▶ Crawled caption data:
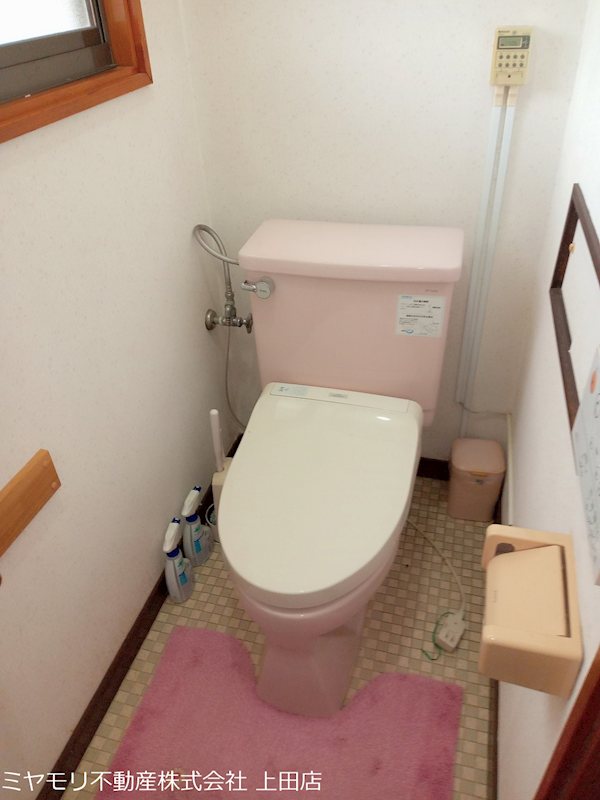 上田市仁古田　中古戸建 内観写真（トイレ）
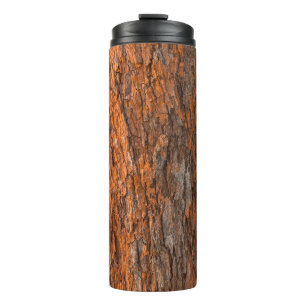 Abstract wood skin texture background. abstract, a thermal tumbler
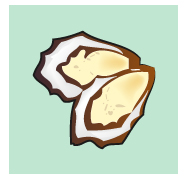 貝(カキ、しじみなど)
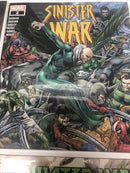 Sinister War (2021) Set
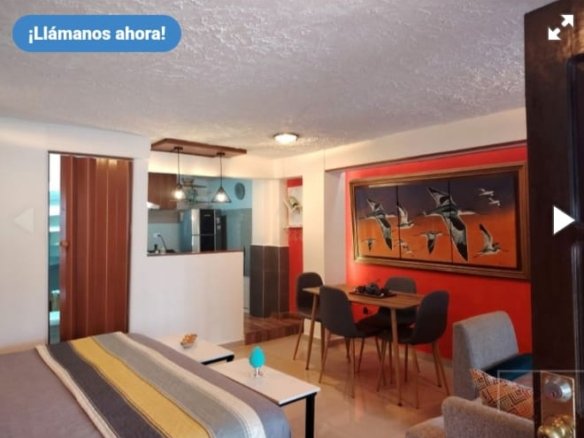Vipasa la Flora 2 Puerta Independiente  Apartaestudio en Cali - Amoblados.co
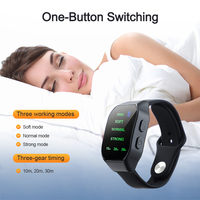 Montre connectée portable pour la maison, masseur de pouls et de sommeil, aide au sommeil, améliore l'insomnie pour un meilleur repos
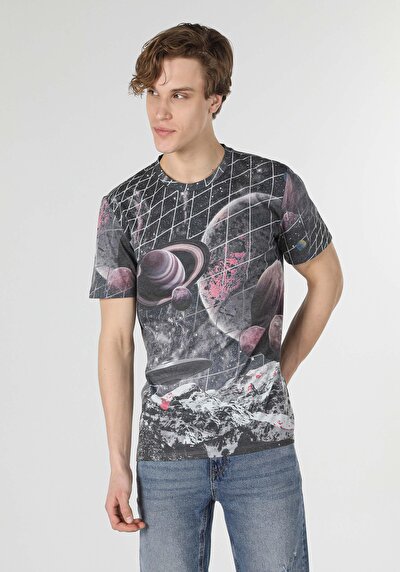 اعرض التفاصيل لـ أنتراسيت للرجال تي شيرت بأكمام قصيرة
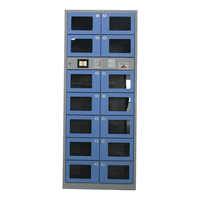 Casier intelligent personnalisé avec écran tactile Android WiFi Serrure électronique Self-Pick livraison de colis pour la poste express et la livraison express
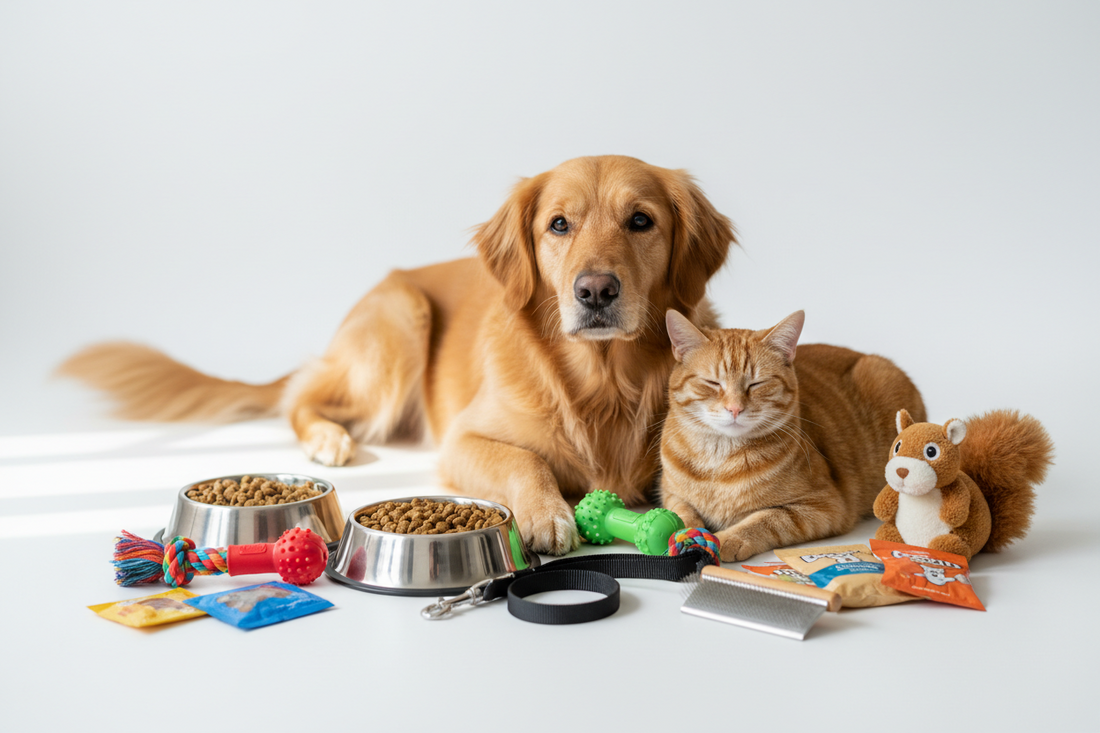 How to Choose the Best Pet Supplies for Your Dog or Cat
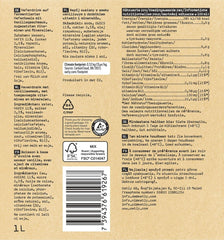 Oatly Haferdrink Vanille 1L (6er-Pack)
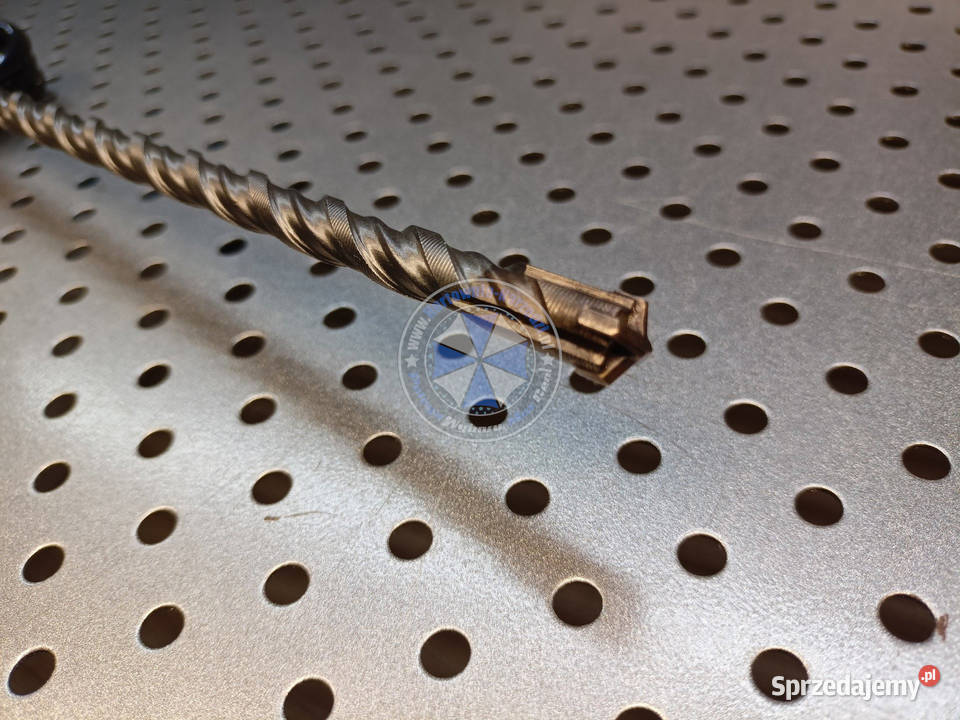 600mm Wiertło krzyżowe SDSPlus 10mm wiertło do Nowe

▶ Task item:
Reproduce exactly and only the lines from the one with "How to Choose" through the final line of the records above, inclusive. Pictures must be left out.

▶ Answer area:
 How to Choose the Best Pet Supplies for Your Dog or Cat
 Oatly Haferdrink Vanille 1L (6er-Pack)
 600mm Wiertło krzyżowe SDSPlus 10mm wiertło do Nowe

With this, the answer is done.